Distributed systems, SDN, and 5G architecture.
Tags:
distributed bgp sdn 5GDescription:
Distributed architecture, edge-computing, SDN, and how they are revolutionizing our communication networks.
Distributed and centralized architectures are two different approaches for the organization of computer networks. These two architectures have several unique characteristics.
In a centralized architecture, there is a central computing unit, or a central node, that serves as the core of the network where all network traffic must pass through. This central node then has control over the management and resource allocation of the network.
Centralized systems are simple, because all the important computation could be implemented within a single computing unit, which is often easy to do. Therefore, systems at the dawn of computer networking often utilized this design.
Despite its popularity, time has shown that this system architecture brings many fundamental challenges for network performances. Because the whole network relies on a single central node, the network performance is inherently limited by the capacity of the node. As more and more devices connect to the system, this node will be put under strain and may get overwhelmed.
In addition, centralized network design allows a single point of failure to exist. Failures of the central node, or any nodes on a brach on a tree design will lead to the cease in operation of the whole network, or the brach where the faied node originates.
In contrast to the centralized architecture, there is no central nodes. Each node has its own level of control and can communicate directly with other nodes in the network. There is no single authority that governs the whole network.
Because of its nature, distributed networks are inherently more scalable than the centralized counterparts. New nodes can be added to the network without putting too much strain on any single existing node. Since traffic does not have to be sent through any central node, the network performance is not limited to the capacity of this node, and thus, bottlenecks can be effectively avoided
In addition, due to the absent of a central node, there is no single point of failure in distributed networks.
It did not take a long time for network scientists to figure out that both centralized and distributed network architectures have their own pros and cons. Centralized networks are often simple and easy to implement and manage, while distributed systems fits for scenarios where scalability, performance, and fault-tolerance are essential.
Since both types network architectures have their own benefits and drawbacks. Network scientists have spent a lot of effort finding ways to combine the two to bring the best of both worlds. As a result, many hybrid architectures were born as products of combining these two network designs.
A great example for the hybrid architecture is the 2-tier or 3-tier network architecture. In the simpler 1-tier networks, all devices are connected to a single central routers. This design is often found in small home and offices, where all devices from desktops, laptops, mobile phones, printers are all connected to a single router either via LAN cable of Wifi. This design is easy, but will cause the router to burn soon when configured for big networks. Therefore, in more serious networks, such as enterprise networks, 2-tier or 3-tier architectures are implemented. In a 3-tier architecture, the network is divided into three layers: Access, Distribution and Core. The 2-tier architecture is simply a 3-tier architecture where the Distribution and the Core layers combined to each other, thus, the 2-tier network design is often called "Collaped Core Design". Apart from the Access layer the connects directly to the end devices, every higher layer in these 2/3-tier architecture consists of multiple layer-3 switches conneted to each other and connect to each node in the adjacent layer. This design allow traffict to be send over multiple routes via different routers, thus, it is distributed, and avoid any single point of failure.

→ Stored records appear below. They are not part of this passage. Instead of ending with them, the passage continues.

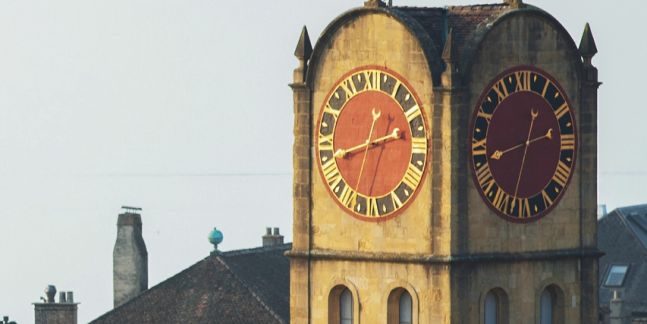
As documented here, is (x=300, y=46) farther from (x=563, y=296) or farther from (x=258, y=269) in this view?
(x=258, y=269)

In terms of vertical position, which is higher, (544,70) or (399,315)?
(544,70)

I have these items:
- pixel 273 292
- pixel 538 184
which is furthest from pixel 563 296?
pixel 273 292

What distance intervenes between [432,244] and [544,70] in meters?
6.14

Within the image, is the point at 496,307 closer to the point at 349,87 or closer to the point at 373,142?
the point at 373,142

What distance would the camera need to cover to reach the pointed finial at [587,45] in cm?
11594

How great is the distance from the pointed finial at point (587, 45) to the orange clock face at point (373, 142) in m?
6.18

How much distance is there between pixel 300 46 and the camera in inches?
4535

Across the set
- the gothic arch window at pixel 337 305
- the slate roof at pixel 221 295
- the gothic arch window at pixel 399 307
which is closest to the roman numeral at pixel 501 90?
the gothic arch window at pixel 399 307

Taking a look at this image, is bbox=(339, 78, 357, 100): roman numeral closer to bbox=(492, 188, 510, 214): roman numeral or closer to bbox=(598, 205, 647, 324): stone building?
bbox=(492, 188, 510, 214): roman numeral

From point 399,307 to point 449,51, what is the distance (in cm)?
753

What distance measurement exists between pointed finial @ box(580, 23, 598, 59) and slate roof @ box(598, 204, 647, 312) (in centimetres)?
7571

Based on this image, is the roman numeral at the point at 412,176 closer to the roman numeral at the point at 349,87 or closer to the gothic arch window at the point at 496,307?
the roman numeral at the point at 349,87

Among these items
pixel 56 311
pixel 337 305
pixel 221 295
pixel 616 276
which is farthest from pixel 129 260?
pixel 337 305

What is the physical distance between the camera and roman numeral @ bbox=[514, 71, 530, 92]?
114 meters
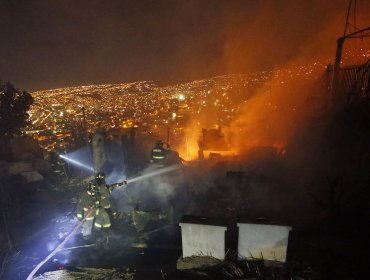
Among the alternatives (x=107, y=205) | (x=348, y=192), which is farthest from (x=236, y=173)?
(x=107, y=205)

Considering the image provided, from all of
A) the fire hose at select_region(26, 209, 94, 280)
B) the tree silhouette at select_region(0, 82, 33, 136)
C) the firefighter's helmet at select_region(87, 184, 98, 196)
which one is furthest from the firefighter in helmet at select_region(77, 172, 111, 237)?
the tree silhouette at select_region(0, 82, 33, 136)

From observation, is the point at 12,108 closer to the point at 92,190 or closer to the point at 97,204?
the point at 92,190

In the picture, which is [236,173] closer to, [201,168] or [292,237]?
[201,168]

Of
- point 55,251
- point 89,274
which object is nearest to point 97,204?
point 55,251

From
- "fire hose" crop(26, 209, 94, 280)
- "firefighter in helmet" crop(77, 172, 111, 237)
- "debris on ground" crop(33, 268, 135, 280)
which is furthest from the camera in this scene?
"firefighter in helmet" crop(77, 172, 111, 237)

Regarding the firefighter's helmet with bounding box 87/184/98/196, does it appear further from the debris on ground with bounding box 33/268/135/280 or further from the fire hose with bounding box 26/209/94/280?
the debris on ground with bounding box 33/268/135/280

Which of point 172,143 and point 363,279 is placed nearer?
point 363,279
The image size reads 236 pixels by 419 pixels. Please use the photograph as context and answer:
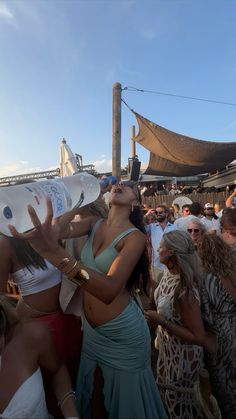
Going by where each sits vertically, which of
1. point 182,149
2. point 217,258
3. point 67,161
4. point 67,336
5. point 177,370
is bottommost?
point 177,370

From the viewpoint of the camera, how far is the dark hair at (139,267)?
4.92ft

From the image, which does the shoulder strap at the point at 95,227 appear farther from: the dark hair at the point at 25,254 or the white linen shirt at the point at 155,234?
the white linen shirt at the point at 155,234

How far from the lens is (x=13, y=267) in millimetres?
1430

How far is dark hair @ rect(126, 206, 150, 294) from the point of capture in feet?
4.92

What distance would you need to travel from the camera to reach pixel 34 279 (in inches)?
58.0

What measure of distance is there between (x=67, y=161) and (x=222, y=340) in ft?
9.72

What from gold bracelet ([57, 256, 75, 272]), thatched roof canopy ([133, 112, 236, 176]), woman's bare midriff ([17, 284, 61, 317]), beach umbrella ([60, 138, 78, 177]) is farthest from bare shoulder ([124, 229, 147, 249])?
thatched roof canopy ([133, 112, 236, 176])

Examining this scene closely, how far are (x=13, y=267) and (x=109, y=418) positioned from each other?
795 mm

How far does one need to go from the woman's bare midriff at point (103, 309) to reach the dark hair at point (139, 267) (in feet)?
0.29

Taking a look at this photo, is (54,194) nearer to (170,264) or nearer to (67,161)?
(170,264)

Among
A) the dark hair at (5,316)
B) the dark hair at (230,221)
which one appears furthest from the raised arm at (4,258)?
the dark hair at (230,221)

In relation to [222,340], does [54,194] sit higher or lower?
higher

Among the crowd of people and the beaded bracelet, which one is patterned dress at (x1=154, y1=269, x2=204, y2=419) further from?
the beaded bracelet

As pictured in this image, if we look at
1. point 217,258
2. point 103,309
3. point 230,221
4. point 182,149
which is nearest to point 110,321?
point 103,309
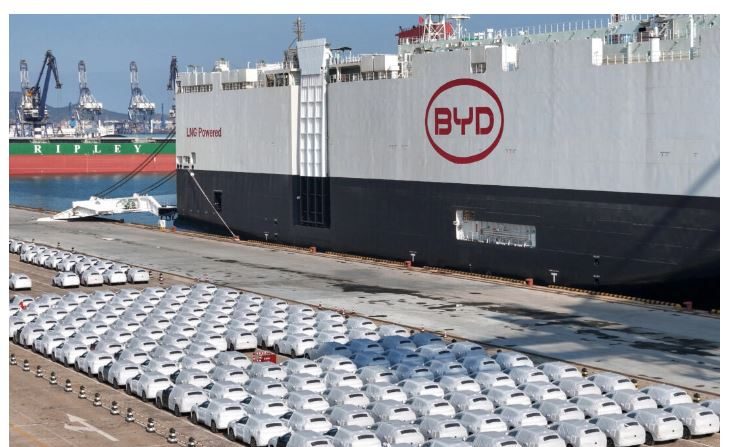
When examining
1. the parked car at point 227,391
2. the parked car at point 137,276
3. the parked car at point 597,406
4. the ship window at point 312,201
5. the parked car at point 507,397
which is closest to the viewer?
the parked car at point 597,406

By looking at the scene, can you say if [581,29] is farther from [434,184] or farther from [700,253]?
[700,253]

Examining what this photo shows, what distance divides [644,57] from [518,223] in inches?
546

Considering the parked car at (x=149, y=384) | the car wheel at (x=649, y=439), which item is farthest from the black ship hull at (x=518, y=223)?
the parked car at (x=149, y=384)

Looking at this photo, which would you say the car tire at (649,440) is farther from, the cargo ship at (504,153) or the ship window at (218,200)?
the ship window at (218,200)

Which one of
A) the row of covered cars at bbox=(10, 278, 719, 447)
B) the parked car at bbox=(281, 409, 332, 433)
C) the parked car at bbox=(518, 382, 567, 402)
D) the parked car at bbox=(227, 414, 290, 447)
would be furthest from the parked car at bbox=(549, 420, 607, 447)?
the parked car at bbox=(227, 414, 290, 447)

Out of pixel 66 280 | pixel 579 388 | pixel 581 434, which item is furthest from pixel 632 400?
pixel 66 280

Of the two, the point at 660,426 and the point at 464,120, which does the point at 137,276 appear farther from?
the point at 660,426

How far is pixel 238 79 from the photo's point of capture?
109375 mm

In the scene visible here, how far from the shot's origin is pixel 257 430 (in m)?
37.6

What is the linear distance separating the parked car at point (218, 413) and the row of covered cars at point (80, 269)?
39.8 m

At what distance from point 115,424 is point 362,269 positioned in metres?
45.5

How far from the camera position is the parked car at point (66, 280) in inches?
3083

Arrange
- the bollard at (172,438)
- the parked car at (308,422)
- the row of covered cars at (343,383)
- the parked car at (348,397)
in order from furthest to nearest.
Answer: the parked car at (348,397) → the bollard at (172,438) → the parked car at (308,422) → the row of covered cars at (343,383)

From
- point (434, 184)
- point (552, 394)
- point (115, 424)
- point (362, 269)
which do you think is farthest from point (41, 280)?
point (552, 394)
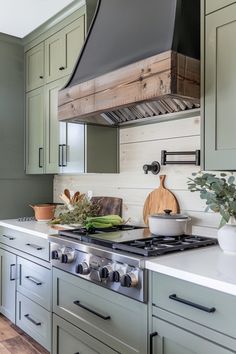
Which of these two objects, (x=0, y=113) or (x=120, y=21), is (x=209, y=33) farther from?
(x=0, y=113)

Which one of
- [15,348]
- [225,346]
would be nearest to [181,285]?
[225,346]

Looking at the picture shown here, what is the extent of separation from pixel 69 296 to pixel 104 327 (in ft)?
1.24

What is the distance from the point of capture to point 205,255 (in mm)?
1672

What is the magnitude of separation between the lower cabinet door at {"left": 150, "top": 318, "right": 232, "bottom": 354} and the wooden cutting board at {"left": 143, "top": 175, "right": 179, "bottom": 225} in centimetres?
94

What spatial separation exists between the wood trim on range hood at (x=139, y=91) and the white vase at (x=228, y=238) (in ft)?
2.25

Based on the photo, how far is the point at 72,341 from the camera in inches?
82.0

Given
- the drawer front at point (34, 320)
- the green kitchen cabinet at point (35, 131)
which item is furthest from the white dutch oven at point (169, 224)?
the green kitchen cabinet at point (35, 131)

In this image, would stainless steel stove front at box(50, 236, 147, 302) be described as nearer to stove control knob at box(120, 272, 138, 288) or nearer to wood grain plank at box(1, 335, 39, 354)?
stove control knob at box(120, 272, 138, 288)

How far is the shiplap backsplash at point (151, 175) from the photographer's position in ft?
7.26

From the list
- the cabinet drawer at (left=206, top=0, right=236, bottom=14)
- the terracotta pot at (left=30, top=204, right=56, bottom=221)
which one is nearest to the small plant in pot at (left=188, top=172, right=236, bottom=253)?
the cabinet drawer at (left=206, top=0, right=236, bottom=14)

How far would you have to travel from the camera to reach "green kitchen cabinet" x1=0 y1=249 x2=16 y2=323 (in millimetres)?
2866

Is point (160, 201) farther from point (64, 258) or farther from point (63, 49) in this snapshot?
point (63, 49)

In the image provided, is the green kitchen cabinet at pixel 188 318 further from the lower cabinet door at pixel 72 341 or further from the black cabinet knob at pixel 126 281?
the lower cabinet door at pixel 72 341

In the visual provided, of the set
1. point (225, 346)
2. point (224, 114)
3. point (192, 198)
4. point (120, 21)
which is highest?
point (120, 21)
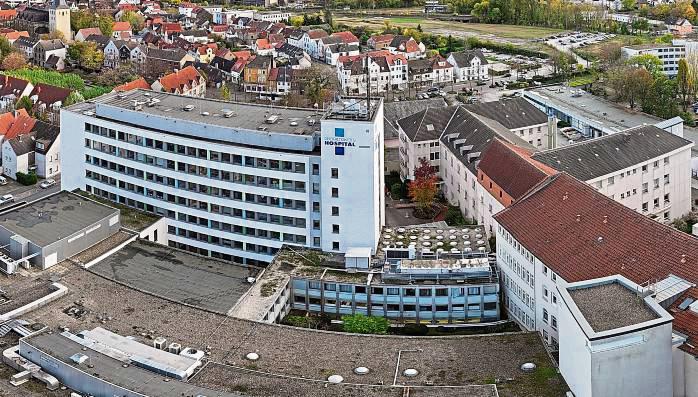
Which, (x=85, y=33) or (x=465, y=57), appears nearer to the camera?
(x=465, y=57)

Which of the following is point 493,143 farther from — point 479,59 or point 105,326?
point 479,59

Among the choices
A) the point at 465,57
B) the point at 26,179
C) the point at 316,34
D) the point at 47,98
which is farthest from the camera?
the point at 316,34

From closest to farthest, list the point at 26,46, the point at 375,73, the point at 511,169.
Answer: the point at 511,169
the point at 375,73
the point at 26,46

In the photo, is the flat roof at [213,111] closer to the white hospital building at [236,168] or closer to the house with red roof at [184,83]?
the white hospital building at [236,168]

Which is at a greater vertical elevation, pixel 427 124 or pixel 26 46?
pixel 26 46

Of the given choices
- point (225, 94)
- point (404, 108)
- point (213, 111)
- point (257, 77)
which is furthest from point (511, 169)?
point (257, 77)

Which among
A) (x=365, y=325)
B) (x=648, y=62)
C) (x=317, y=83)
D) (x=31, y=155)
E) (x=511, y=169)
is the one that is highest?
(x=648, y=62)

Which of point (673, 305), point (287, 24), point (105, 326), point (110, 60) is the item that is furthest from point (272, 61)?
point (673, 305)

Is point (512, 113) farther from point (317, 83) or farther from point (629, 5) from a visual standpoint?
point (629, 5)
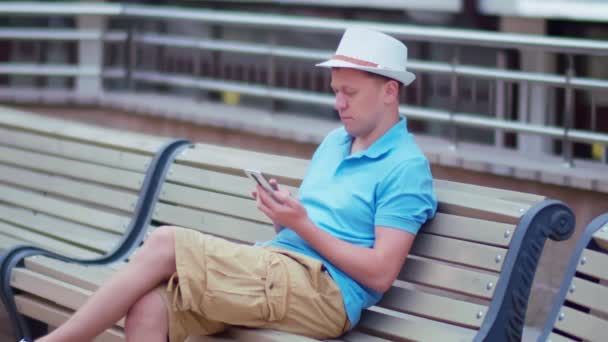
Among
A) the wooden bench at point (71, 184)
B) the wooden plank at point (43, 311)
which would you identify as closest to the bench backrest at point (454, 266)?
the wooden plank at point (43, 311)

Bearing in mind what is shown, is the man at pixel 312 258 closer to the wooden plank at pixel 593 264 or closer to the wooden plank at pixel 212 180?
the wooden plank at pixel 593 264

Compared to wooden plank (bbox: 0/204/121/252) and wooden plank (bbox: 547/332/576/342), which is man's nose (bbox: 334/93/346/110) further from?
wooden plank (bbox: 0/204/121/252)

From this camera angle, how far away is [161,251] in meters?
4.40

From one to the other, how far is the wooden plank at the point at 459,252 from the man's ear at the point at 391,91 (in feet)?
1.57

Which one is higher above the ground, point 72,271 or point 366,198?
point 366,198

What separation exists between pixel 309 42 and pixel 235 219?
6.08 meters

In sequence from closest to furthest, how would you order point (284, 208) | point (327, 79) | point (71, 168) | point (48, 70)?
point (284, 208) → point (71, 168) → point (327, 79) → point (48, 70)

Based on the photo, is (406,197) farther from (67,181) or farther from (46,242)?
(67,181)

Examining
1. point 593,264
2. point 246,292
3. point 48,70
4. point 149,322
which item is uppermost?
point 593,264

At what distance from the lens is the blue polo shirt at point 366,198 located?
4379 millimetres

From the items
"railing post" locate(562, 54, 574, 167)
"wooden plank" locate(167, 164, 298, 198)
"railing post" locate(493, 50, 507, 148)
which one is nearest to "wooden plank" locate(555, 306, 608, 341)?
"wooden plank" locate(167, 164, 298, 198)

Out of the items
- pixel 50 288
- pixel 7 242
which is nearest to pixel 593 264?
pixel 50 288

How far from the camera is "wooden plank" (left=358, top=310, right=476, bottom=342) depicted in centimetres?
434

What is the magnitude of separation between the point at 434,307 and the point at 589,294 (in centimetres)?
55
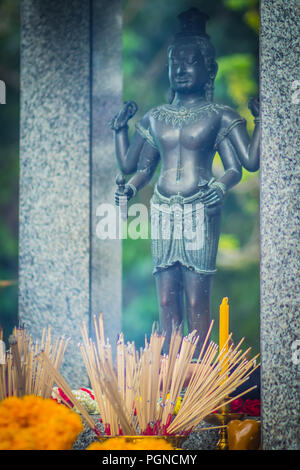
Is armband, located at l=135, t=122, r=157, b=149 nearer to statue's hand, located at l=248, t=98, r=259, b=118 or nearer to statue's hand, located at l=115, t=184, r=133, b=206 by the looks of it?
statue's hand, located at l=115, t=184, r=133, b=206

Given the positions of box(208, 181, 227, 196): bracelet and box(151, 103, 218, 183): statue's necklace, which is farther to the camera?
box(151, 103, 218, 183): statue's necklace

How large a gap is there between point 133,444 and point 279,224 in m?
1.24

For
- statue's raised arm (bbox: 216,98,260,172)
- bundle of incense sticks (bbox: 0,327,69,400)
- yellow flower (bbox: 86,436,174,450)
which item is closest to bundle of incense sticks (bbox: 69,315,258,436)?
yellow flower (bbox: 86,436,174,450)

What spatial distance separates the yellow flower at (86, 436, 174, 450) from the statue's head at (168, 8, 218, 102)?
2280mm

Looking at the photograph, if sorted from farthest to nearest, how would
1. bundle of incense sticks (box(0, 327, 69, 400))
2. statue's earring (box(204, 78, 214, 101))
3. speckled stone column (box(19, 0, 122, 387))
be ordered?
speckled stone column (box(19, 0, 122, 387)) < statue's earring (box(204, 78, 214, 101)) < bundle of incense sticks (box(0, 327, 69, 400))

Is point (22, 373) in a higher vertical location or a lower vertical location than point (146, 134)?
lower

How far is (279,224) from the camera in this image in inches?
132

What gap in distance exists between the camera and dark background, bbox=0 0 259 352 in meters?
8.86

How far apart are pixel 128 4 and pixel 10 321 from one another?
15.8 feet

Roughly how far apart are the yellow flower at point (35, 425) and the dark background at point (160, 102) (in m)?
5.59

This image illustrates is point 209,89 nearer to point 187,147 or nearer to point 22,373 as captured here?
point 187,147

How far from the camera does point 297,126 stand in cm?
336

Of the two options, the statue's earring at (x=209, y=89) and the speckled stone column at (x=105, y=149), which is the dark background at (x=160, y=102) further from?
the statue's earring at (x=209, y=89)

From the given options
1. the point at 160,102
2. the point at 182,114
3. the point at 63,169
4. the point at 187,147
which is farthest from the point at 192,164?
the point at 160,102
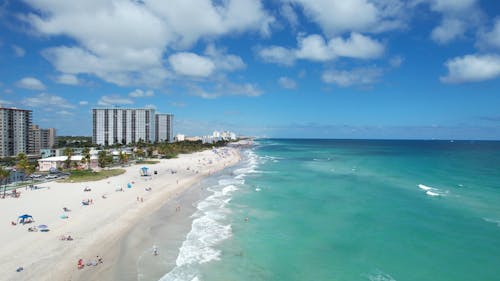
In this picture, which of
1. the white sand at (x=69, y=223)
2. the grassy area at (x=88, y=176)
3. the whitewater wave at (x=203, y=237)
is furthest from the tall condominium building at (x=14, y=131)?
the whitewater wave at (x=203, y=237)

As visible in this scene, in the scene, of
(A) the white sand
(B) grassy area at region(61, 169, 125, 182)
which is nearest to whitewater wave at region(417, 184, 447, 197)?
(A) the white sand

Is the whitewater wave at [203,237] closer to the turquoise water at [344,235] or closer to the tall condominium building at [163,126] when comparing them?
the turquoise water at [344,235]

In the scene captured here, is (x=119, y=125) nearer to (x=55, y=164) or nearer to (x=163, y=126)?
(x=163, y=126)

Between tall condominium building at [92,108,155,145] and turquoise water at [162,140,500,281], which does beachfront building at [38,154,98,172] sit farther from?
tall condominium building at [92,108,155,145]

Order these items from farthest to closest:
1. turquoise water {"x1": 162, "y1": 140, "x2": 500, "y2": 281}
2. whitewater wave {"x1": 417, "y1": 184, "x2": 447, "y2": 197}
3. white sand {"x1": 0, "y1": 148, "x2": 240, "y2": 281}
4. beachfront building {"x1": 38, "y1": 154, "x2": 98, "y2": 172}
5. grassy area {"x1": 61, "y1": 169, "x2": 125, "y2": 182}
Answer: beachfront building {"x1": 38, "y1": 154, "x2": 98, "y2": 172}, grassy area {"x1": 61, "y1": 169, "x2": 125, "y2": 182}, whitewater wave {"x1": 417, "y1": 184, "x2": 447, "y2": 197}, turquoise water {"x1": 162, "y1": 140, "x2": 500, "y2": 281}, white sand {"x1": 0, "y1": 148, "x2": 240, "y2": 281}

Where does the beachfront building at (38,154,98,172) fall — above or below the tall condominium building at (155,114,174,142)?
below

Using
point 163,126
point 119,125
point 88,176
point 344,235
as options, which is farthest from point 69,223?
point 163,126

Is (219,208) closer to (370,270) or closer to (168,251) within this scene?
(168,251)

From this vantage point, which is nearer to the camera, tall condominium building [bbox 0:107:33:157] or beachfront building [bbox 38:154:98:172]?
beachfront building [bbox 38:154:98:172]
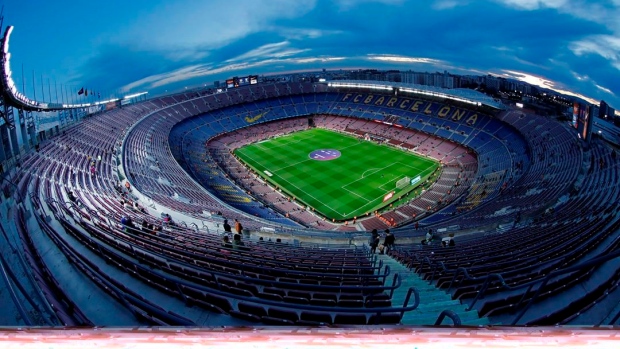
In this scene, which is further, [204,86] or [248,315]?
[204,86]

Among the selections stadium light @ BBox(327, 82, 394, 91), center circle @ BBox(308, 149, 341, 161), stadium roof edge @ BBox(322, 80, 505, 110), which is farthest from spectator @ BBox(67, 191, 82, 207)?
stadium light @ BBox(327, 82, 394, 91)

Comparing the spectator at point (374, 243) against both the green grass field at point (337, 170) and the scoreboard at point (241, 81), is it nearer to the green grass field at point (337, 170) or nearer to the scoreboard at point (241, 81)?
the green grass field at point (337, 170)

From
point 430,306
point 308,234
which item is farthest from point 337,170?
point 430,306

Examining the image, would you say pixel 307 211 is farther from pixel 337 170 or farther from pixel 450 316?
pixel 450 316

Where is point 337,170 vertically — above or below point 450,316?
below

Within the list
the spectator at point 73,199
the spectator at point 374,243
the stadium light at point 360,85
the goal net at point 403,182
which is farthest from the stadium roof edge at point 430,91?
the spectator at point 73,199

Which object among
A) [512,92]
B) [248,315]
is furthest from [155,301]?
[512,92]

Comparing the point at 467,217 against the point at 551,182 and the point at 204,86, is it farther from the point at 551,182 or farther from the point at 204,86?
the point at 204,86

From inception, the internet was aimed to be a distributed system [1]. The original designers of the internet wanted to create a network of networks of computers such that no central authority should have control over the entire network. Instead, it is made up of interconnected networks of autonomous systems (ASes) operated by various organizations, including internet service providers (ISPs), universities, governments, and private companies.
As a fun fact, the network of all computers within Tokyo Insitute of Technology is a registered Autonomous System with AS number (ASN) 9367, AS name TITECH, whose IP addresses are allocated in the 131.112.0.0/16 range. You can easily look them up on the internet.
Nowadays, traffics between the ASes are routed predominently using Border Gateway Protocol (BGP), which is a routing protocol that does not rely on any single central authority to find its routes. BGP is a path-vector protocol, which uses vectors contain a wide range of attributes to determine the best path for routing. These attributes include the length of the AS path, the origin of the route, the next hop, and many others. BGP allows ASes to make routing decisions based on policies, such as preferring certain paths, avoiding congested links, or prioritizing specific types of traffic. ASes can manipulate these attributes and apply routing policies to influence path selection based on their specific requirements. BGP (and path-vector protocols in general) is designed to work well in distributed network, and to be scalable.
While the internet itself is designed to be decentralized and distributed, a few centralized elements are still required for its efficient fuction.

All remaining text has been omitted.